◆ Goal of the exercise: Could you reproduce the data below line for line, with every character unchanged?

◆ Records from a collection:

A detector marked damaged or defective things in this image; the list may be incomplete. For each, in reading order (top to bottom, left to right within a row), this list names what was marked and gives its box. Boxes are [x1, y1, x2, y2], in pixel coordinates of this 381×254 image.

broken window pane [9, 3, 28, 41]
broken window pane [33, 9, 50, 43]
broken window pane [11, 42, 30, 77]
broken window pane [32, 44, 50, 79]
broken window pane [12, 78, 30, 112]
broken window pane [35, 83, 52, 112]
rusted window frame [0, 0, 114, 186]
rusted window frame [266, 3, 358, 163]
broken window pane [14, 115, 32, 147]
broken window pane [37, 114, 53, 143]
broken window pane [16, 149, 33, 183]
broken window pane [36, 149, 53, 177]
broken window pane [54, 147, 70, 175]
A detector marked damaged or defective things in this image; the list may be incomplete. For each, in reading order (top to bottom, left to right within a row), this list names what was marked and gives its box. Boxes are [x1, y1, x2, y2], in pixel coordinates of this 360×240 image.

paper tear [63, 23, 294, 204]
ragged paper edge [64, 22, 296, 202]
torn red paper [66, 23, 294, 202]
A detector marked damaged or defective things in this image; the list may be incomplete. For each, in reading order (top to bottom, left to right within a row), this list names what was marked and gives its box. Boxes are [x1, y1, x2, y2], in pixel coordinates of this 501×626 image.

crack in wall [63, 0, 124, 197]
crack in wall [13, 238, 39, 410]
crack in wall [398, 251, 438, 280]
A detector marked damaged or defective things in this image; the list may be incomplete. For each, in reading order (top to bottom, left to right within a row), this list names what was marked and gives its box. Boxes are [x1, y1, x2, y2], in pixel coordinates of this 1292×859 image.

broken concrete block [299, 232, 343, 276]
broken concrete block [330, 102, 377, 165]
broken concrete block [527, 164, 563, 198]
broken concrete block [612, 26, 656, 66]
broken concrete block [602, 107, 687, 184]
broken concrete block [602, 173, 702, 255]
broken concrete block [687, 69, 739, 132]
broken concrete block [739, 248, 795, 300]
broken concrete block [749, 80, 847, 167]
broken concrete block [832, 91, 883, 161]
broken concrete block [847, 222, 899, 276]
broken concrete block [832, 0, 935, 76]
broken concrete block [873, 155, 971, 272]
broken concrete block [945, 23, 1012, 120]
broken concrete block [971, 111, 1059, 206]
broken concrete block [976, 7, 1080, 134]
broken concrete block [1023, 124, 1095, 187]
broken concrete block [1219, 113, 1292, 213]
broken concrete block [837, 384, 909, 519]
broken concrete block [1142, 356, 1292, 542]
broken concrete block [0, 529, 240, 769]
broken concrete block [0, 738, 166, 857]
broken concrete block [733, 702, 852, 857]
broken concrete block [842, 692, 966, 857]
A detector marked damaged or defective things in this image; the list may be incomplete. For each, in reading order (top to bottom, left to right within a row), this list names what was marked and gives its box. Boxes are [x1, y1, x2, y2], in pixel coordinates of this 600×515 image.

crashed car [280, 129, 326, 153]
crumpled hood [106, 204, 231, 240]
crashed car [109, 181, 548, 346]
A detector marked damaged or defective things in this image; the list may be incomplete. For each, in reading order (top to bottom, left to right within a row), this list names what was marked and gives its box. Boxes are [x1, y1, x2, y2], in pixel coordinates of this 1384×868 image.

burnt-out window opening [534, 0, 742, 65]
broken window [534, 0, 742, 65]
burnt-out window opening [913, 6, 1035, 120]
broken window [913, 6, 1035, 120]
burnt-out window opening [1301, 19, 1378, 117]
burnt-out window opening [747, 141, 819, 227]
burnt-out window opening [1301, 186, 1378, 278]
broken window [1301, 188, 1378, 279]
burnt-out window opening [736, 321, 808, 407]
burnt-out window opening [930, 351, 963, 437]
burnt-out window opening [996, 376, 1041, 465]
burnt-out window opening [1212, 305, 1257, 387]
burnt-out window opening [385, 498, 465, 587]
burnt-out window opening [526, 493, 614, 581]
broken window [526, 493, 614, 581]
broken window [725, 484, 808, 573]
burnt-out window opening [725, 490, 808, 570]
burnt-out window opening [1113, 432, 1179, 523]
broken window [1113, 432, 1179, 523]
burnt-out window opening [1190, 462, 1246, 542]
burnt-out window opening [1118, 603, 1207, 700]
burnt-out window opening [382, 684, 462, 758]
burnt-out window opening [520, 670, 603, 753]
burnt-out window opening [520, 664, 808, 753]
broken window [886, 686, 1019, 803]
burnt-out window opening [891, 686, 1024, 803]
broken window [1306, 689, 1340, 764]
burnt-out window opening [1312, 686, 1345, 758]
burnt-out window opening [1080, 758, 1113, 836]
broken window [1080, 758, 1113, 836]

◆ Final answer:
A detector marked damaged or defective things in this image; the list may be incomplete. For each, in reading order (top to bottom, left to right within a row), this list names what was marked and gives its box. Boxes are [x1, y1, x2, y2], in pixel coordinates of this 381×254 image.

broken window pane [9, 3, 28, 41]
broken window pane [33, 9, 50, 43]
broken window pane [11, 42, 30, 77]
broken window pane [32, 44, 50, 79]
broken window pane [12, 78, 30, 112]
broken window pane [35, 83, 52, 112]
rusted window frame [0, 0, 114, 186]
rusted window frame [266, 3, 358, 163]
broken window pane [14, 115, 32, 147]
broken window pane [37, 114, 53, 143]
broken window pane [16, 149, 33, 183]
broken window pane [36, 149, 53, 177]
broken window pane [54, 147, 70, 175]
A detector marked damaged or defective things in this image; the list may be incomplete. For each, in reading order (top to bottom, left to right within a row), this list names what was marked and gives its box. Boxes are [x1, y1, x2, y2], in pixel coordinates of this 360×240 image.

paper tear [63, 23, 294, 204]
ragged paper edge [64, 22, 296, 202]
torn red paper [66, 23, 294, 202]
A detector marked damaged or defective things in this image; the list may be incomplete. For each, in reading order (top to bottom, left to right within a row), this list names what was marked and gives its box. Boxes are [x1, y1, x2, y2], in pixel coordinates of this 501×626 image.

crack in wall [63, 0, 124, 197]
crack in wall [13, 238, 39, 410]
crack in wall [398, 251, 438, 280]
A detector marked damaged or defective things in this image; the list may be incomplete. For each, in reading order (top to bottom, left to right within a row), this list names what was marked and gives its box. Boxes are [x1, y1, x2, y2], in pixel coordinates of this 1292×859 image.

broken concrete block [299, 232, 343, 276]
broken concrete block [330, 102, 377, 165]
broken concrete block [527, 164, 563, 198]
broken concrete block [612, 26, 656, 66]
broken concrete block [602, 107, 687, 184]
broken concrete block [602, 173, 702, 255]
broken concrete block [687, 69, 739, 132]
broken concrete block [739, 248, 795, 300]
broken concrete block [749, 80, 847, 167]
broken concrete block [832, 91, 883, 161]
broken concrete block [847, 222, 899, 276]
broken concrete block [832, 0, 935, 76]
broken concrete block [873, 155, 971, 272]
broken concrete block [945, 23, 1012, 120]
broken concrete block [971, 111, 1059, 206]
broken concrete block [976, 7, 1080, 134]
broken concrete block [1023, 124, 1095, 187]
broken concrete block [1219, 113, 1292, 213]
broken concrete block [837, 384, 909, 519]
broken concrete block [1142, 356, 1292, 542]
broken concrete block [0, 529, 240, 769]
broken concrete block [0, 738, 166, 857]
broken concrete block [733, 702, 852, 857]
broken concrete block [842, 692, 966, 857]
A detector marked damaged or defective things in this image; the list may be incomplete. For each, in reading order (top to bottom, left to right within a row), this list names what was marked and gives its box. Boxes are [x1, y1, x2, y2], in pixel coordinates of this 600×515 image.

crashed car [280, 129, 326, 153]
crumpled hood [106, 204, 231, 240]
crashed car [109, 181, 548, 346]
A detector marked damaged or defective things in this image; the list may be incomplete. For each, in reading order (top to bottom, left to right within a row), this list names what was marked and gives its box. Boxes are [x1, y1, x2, y2], in pixel coordinates of this 1384×868 image.

burnt-out window opening [534, 0, 742, 65]
broken window [534, 0, 742, 65]
burnt-out window opening [913, 6, 1035, 120]
broken window [913, 6, 1035, 120]
burnt-out window opening [1301, 19, 1378, 117]
burnt-out window opening [747, 141, 819, 227]
burnt-out window opening [1301, 186, 1378, 278]
broken window [1301, 188, 1378, 279]
burnt-out window opening [736, 321, 808, 407]
burnt-out window opening [930, 351, 963, 437]
burnt-out window opening [996, 376, 1041, 465]
burnt-out window opening [1212, 305, 1257, 387]
burnt-out window opening [385, 498, 465, 587]
burnt-out window opening [526, 493, 614, 581]
broken window [526, 493, 614, 581]
broken window [725, 484, 808, 573]
burnt-out window opening [725, 490, 808, 570]
burnt-out window opening [1113, 432, 1179, 523]
broken window [1113, 432, 1179, 523]
burnt-out window opening [1190, 462, 1246, 542]
burnt-out window opening [1118, 603, 1207, 700]
burnt-out window opening [382, 684, 462, 758]
burnt-out window opening [520, 670, 603, 753]
burnt-out window opening [520, 664, 808, 753]
broken window [886, 686, 1019, 803]
burnt-out window opening [891, 686, 1024, 803]
broken window [1306, 689, 1340, 764]
burnt-out window opening [1312, 686, 1345, 758]
burnt-out window opening [1080, 758, 1113, 836]
broken window [1080, 758, 1113, 836]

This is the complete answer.